Document excerpt:
=== Begin Enclosure ===

The prohibition on in-person solicitation by lawyers predates Ohralik v. Ohio State Bar Assn. and it remains in effect in virtually every state. In North Carolina, the prohibition is found in subsection (a) of North Carolina Rule of Professional Conduct 7.3: “A lawyer shall not by in-person, live telephone, or real-time electronic contact solicit professional employment from a prospective client when a significant motive for the lawyer’s doing so is the lawyer’s pecuniary gain….” The comment to the rule adds,

[t]hese forms of contact between a lawyer and a prospective client subject the layperson to the private importuning of the trained advocate in a direct interpersonal encounter. The prospective client, who may already feel overwhelmed by the circumstances giving rise to the need for legal services, may find it difficult fully to evaluate all available alternatives with reasoned judgment and appropriate self-interest in the face of the lawyer’s presence and insistence upon being retained immediately. The situation is fraught with the possibility of undue influence, intimidation, and over-reaching.

=== End Enclosure ===

Task requirements:
a. Translate this sentence from the passage on lawyer solicitation into Spanish: "The situation is fraught with the possibility of undue influence, intimidation, and over-reaching."
b. Condense the paragraph of the passage on lawyer solicitation that begins "The prohibition on in-person solicitation" into a short list that keeps its main facts.
c. Continue the passage on lawyer solicitation from the point where it stops.
The material that comes after this text has no connection to it.

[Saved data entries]

=== Begin Enclosure ===

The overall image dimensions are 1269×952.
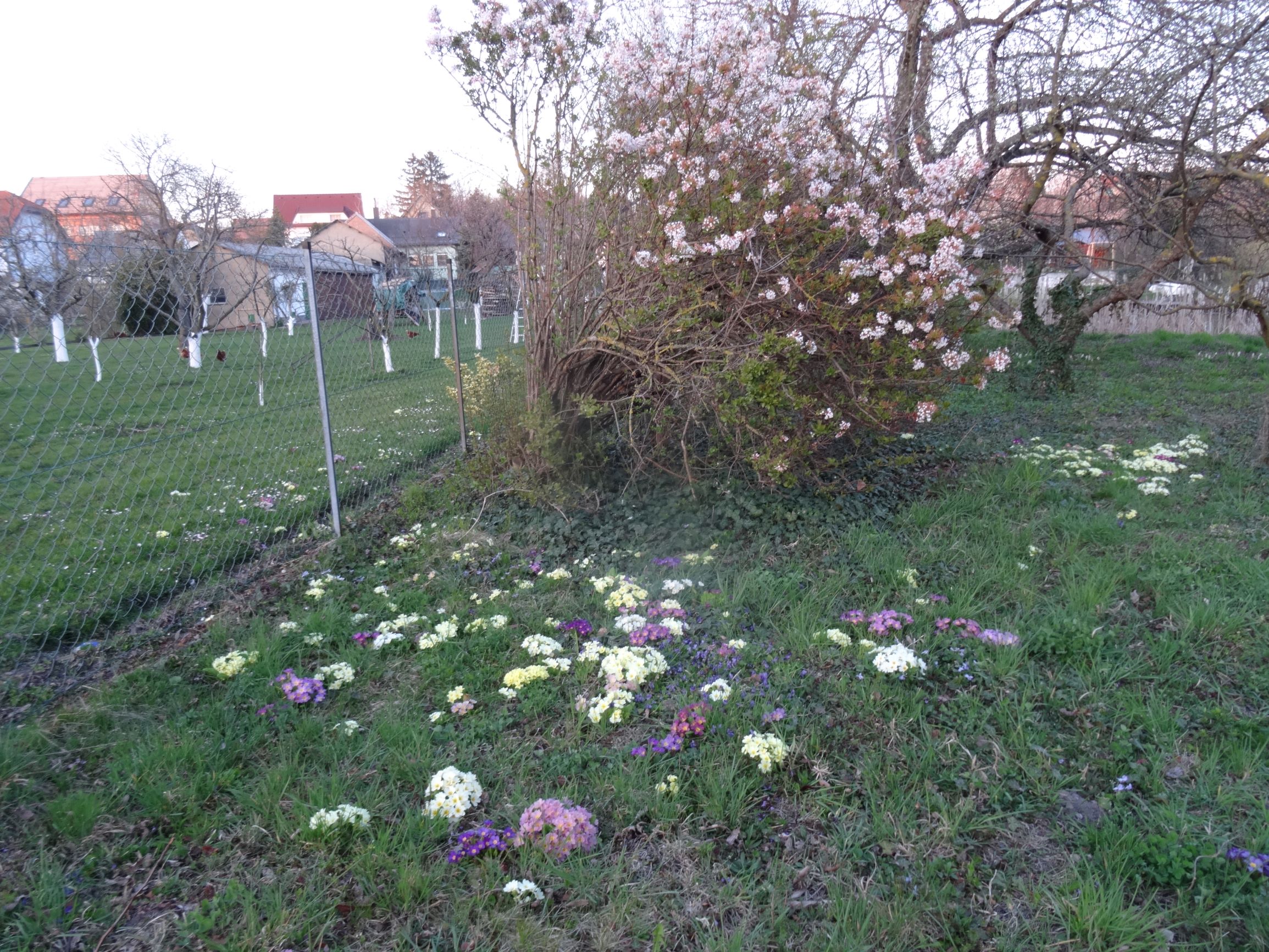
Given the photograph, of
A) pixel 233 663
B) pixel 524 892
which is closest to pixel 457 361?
pixel 233 663

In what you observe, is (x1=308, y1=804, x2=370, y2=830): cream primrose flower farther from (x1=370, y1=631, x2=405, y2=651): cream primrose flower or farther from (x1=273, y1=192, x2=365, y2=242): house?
(x1=273, y1=192, x2=365, y2=242): house

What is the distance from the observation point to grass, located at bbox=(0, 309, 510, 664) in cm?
398

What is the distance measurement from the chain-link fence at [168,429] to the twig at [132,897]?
60.1 inches

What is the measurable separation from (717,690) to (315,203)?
225 ft

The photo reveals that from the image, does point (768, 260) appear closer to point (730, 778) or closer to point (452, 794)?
point (730, 778)

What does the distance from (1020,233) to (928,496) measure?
5.54 meters

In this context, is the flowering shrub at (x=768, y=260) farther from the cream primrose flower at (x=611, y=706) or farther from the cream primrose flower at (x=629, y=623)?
the cream primrose flower at (x=611, y=706)

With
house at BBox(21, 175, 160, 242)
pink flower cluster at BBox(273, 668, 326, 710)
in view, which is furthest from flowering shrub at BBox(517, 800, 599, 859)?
house at BBox(21, 175, 160, 242)

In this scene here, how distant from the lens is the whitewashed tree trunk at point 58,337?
→ 130 inches

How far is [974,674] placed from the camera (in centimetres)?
299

=== End Enclosure ===

Your responses:
a. La situación está cargada de la posibilidad de influencia indebida, intimidación y extralimitación.

b.
- The ban on in-person solicitation by lawyers existed before Ohralik v. Ohio State Bar Assn. and still applies in virtually every state.
- In North Carolina, the ban is in subsection (a) of Rule of Professional Conduct 7.3.
- Under that rule, a lawyer may not solicit professional employment from a prospective client by in-person, live telephone, or real-time electronic contact when a significant motive is the lawyer's pecuniary gain.

c.
Rule 7.3, cmt. [1]. The rule makes no distinction between the Ohralik breed of solicitation that smacks of vulgar hucksterism and the more genteel solicitation of business clients on the country club greens: it is all improper. 

Yet despite the longevity and notoriety of the prohibition, the Bar regularly receives reports of lawyers who, uninvited, call or visit people who have a legal matter and may need a lawyer. These reports usually come to us second-hand from another lawyer whose regular client indignantly mentioned that “some lawyer called me the other night and said he wanted to represent me on this traffic ticket (car accident, malpractice claim, etc.).” The client rarely remembers the name of the lawyer who called but the client’s outrage at the audacity of the lawyer, and perhaps at the profession as a whole, will be remembered.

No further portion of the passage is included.